→ **Task goal**
Render every line of the records below as a JSON list of strings, one string per line, leaving out blank lines and the pictures.

begin Given data

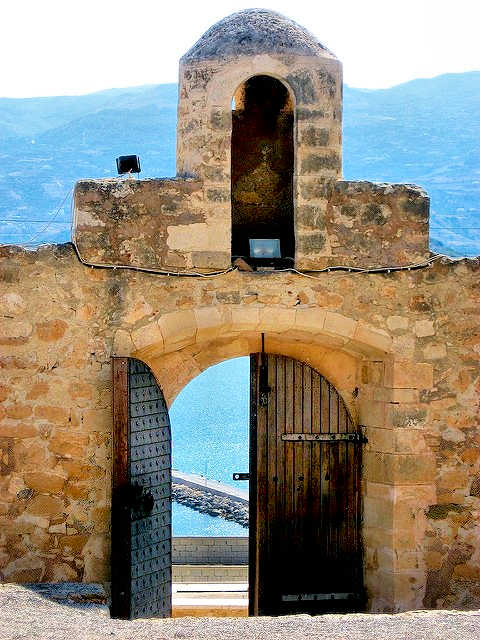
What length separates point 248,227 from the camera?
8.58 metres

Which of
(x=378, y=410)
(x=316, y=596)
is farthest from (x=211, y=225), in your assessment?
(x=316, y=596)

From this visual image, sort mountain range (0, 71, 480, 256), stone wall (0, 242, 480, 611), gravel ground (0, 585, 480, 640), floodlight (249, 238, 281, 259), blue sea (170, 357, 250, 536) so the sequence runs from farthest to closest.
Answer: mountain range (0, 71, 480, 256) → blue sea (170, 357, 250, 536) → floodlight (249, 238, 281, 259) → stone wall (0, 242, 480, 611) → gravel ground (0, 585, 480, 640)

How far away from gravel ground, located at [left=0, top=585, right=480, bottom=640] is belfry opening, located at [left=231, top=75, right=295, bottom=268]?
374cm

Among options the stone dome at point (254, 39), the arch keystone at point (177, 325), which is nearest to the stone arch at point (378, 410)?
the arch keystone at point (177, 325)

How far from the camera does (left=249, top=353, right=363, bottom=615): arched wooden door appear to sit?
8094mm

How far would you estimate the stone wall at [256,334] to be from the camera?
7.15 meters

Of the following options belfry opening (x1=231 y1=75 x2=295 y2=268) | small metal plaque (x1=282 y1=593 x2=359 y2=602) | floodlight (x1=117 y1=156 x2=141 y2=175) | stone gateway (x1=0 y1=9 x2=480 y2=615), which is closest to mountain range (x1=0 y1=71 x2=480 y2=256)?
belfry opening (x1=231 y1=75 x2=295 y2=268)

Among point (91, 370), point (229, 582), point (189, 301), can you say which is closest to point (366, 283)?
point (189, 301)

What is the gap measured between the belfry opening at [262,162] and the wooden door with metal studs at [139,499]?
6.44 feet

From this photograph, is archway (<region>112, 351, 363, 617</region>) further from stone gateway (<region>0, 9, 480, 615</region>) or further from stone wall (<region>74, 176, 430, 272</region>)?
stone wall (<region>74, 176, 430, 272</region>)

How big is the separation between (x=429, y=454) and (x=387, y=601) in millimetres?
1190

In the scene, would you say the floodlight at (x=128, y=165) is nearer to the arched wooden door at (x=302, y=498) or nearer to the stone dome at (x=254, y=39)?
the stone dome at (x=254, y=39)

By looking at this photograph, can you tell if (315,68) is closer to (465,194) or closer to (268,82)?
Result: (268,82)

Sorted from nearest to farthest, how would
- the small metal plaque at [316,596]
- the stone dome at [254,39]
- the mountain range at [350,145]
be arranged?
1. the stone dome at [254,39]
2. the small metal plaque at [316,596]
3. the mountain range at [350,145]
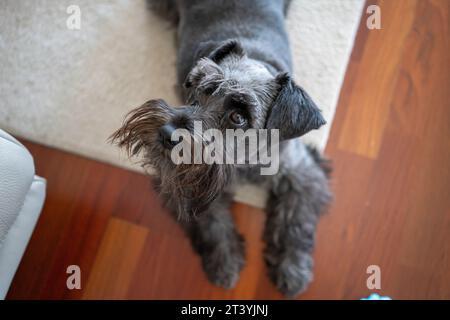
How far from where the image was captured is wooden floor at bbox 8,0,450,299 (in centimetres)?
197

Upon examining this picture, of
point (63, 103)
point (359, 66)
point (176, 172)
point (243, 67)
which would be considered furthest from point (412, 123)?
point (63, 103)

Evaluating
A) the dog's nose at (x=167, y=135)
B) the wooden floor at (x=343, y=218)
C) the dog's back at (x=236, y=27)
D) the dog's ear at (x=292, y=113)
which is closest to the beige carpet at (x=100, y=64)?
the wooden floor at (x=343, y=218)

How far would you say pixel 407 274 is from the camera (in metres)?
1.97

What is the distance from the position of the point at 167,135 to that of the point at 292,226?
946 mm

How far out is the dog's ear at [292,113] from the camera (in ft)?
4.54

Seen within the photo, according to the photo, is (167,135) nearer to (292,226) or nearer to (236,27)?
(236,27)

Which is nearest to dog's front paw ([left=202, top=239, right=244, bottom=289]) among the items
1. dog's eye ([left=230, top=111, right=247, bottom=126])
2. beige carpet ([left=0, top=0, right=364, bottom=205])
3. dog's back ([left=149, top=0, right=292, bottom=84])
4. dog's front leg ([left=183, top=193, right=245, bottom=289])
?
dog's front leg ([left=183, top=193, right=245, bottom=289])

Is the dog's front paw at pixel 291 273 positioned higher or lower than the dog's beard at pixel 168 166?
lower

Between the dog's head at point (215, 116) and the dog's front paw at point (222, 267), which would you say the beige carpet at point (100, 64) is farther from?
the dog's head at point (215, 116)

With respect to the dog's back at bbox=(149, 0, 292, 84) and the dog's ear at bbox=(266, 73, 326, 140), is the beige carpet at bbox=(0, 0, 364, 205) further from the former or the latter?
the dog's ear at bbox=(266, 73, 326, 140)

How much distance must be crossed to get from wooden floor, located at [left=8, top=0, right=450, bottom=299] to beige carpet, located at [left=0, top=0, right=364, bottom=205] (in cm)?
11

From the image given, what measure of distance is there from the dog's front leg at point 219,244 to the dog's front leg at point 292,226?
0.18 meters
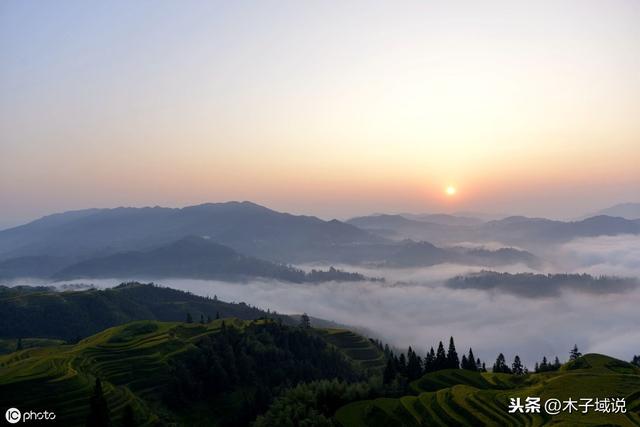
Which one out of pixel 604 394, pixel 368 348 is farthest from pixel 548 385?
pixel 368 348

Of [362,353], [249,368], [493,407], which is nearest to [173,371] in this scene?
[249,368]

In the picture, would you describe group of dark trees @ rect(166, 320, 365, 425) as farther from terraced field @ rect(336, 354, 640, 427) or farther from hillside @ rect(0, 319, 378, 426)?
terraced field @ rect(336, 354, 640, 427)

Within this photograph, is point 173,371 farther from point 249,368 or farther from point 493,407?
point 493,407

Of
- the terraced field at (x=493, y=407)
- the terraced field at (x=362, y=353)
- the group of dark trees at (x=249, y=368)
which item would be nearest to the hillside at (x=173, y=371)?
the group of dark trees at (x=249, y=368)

end Given data

→ **Exercise result**
[
  "What length separates point 248,227 from the camera?",
  "8.58 metres",
  "Which of",
  "(x=378, y=410)",
  "(x=316, y=596)",
  "is farthest from (x=211, y=225), in your assessment?",
  "(x=316, y=596)",
  "From this visual image, sort mountain range (0, 71, 480, 256), stone wall (0, 242, 480, 611), gravel ground (0, 585, 480, 640), floodlight (249, 238, 281, 259), blue sea (170, 357, 250, 536) so the sequence runs from farthest to closest.",
  "Answer: mountain range (0, 71, 480, 256) → blue sea (170, 357, 250, 536) → floodlight (249, 238, 281, 259) → stone wall (0, 242, 480, 611) → gravel ground (0, 585, 480, 640)",
  "How far away from gravel ground, located at [left=0, top=585, right=480, bottom=640] is belfry opening, located at [left=231, top=75, right=295, bottom=268]?",
  "374cm",
  "Among options the stone dome at point (254, 39), the arch keystone at point (177, 325), which is nearest to the stone arch at point (378, 410)?",
  "the arch keystone at point (177, 325)",
  "How far from the camera does (left=249, top=353, right=363, bottom=615): arched wooden door appear to sit?",
  "8094mm",
  "How far would you estimate the stone wall at [256,334] to be from the camera?",
  "7.15 meters",
  "Of the following options belfry opening (x1=231 y1=75 x2=295 y2=268) | small metal plaque (x1=282 y1=593 x2=359 y2=602) | floodlight (x1=117 y1=156 x2=141 y2=175) | stone gateway (x1=0 y1=9 x2=480 y2=615), which is closest to mountain range (x1=0 y1=71 x2=480 y2=256)?",
  "belfry opening (x1=231 y1=75 x2=295 y2=268)",
  "Among point (91, 370), point (229, 582), point (189, 301), can you say which is closest to point (366, 283)?",
  "point (189, 301)",
  "What is the gap measured between the belfry opening at [262,162] and the wooden door with metal studs at [139,499]?",
  "6.44 feet",
  "From this photograph, is archway (<region>112, 351, 363, 617</region>) further from stone gateway (<region>0, 9, 480, 615</region>) or further from stone wall (<region>74, 176, 430, 272</region>)?",
  "stone wall (<region>74, 176, 430, 272</region>)",
  "How big is the separation between (x=429, y=454) and (x=387, y=601) in millimetres?",
  "1190",
  "In the scene, would you say the floodlight at (x=128, y=165) is nearer to the arched wooden door at (x=302, y=498) or nearer to the stone dome at (x=254, y=39)?",
  "the stone dome at (x=254, y=39)",
  "By looking at this photograph, can you tell if (315,68) is closer to (465,194) or closer to (268,82)?",
  "Result: (268,82)",
  "Sorted from nearest to farthest, how would",
  "- the small metal plaque at [316,596]",
  "- the stone dome at [254,39]",
  "- the mountain range at [350,145]",
  "be arranged?",
  "1. the stone dome at [254,39]",
  "2. the small metal plaque at [316,596]",
  "3. the mountain range at [350,145]",
  "How far from where the image was captured is wooden floor at bbox 8,0,450,299 (in centimetres)?",
  "197",
  "Upon examining this picture, of",
  "point (63, 103)",
  "point (359, 66)",
  "point (176, 172)",
  "point (243, 67)",
  "which would be considered furthest from point (412, 123)?",
  "point (63, 103)",
  "Evaluating",
  "A) the dog's nose at (x=167, y=135)",
  "B) the wooden floor at (x=343, y=218)",
  "C) the dog's back at (x=236, y=27)",
  "D) the dog's ear at (x=292, y=113)",
  "which is closest to the beige carpet at (x=100, y=64)?",
  "the wooden floor at (x=343, y=218)",
  "How far would you say pixel 407 274 is from the camera (in metres)?",
  "1.97",
  "What is the distance from the position of the point at 167,135 to that of the point at 292,226?",
  "946 mm",
  "How far out is the dog's ear at [292,113] from the camera (in ft)?",
  "4.54",
  "Seen within the photo, according to the photo, is (167,135) nearer to (292,226) or nearer to (236,27)?",
  "(236,27)",
  "Which is nearest to dog's front paw ([left=202, top=239, right=244, bottom=289]) among the items",
  "1. dog's eye ([left=230, top=111, right=247, bottom=126])",
  "2. beige carpet ([left=0, top=0, right=364, bottom=205])",
  "3. dog's back ([left=149, top=0, right=292, bottom=84])",
  "4. dog's front leg ([left=183, top=193, right=245, bottom=289])",
  "?",
  "dog's front leg ([left=183, top=193, right=245, bottom=289])",
  "Is the dog's front paw at pixel 291 273 positioned higher or lower than the dog's beard at pixel 168 166?",
  "lower",
  "Between the dog's head at point (215, 116) and the dog's front paw at point (222, 267), which would you say the beige carpet at point (100, 64) is farther from?",
  "the dog's head at point (215, 116)",
  "With respect to the dog's back at bbox=(149, 0, 292, 84) and the dog's ear at bbox=(266, 73, 326, 140), is the beige carpet at bbox=(0, 0, 364, 205) further from the former or the latter?",
  "the dog's ear at bbox=(266, 73, 326, 140)",
  "How much distance must be crossed to get from wooden floor, located at [left=8, top=0, right=450, bottom=299] to beige carpet, located at [left=0, top=0, right=364, bottom=205] (in cm)?",
  "11",
  "From the image given, what measure of distance is there from the dog's front leg at point 219,244 to the dog's front leg at point 292,226?",
  "0.18 meters",
  "Which one out of pixel 604 394, pixel 368 348 is farthest from pixel 548 385?",
  "pixel 368 348",
  "Of [362,353], [249,368], [493,407], which is nearest to [173,371] in this scene?",
  "[249,368]",
  "In the picture, would you describe group of dark trees @ rect(166, 320, 365, 425) as farther from terraced field @ rect(336, 354, 640, 427) or farther from hillside @ rect(0, 319, 378, 426)?",
  "terraced field @ rect(336, 354, 640, 427)",
  "Within this photograph, is point 173,371 farther from point 249,368 or farther from point 493,407?",
  "point 493,407",
  "Of",
  "- the terraced field at (x=493, y=407)",
  "- the terraced field at (x=362, y=353)",
  "- the group of dark trees at (x=249, y=368)",
  "which item would be nearest to the hillside at (x=173, y=371)?",
  "the group of dark trees at (x=249, y=368)"
]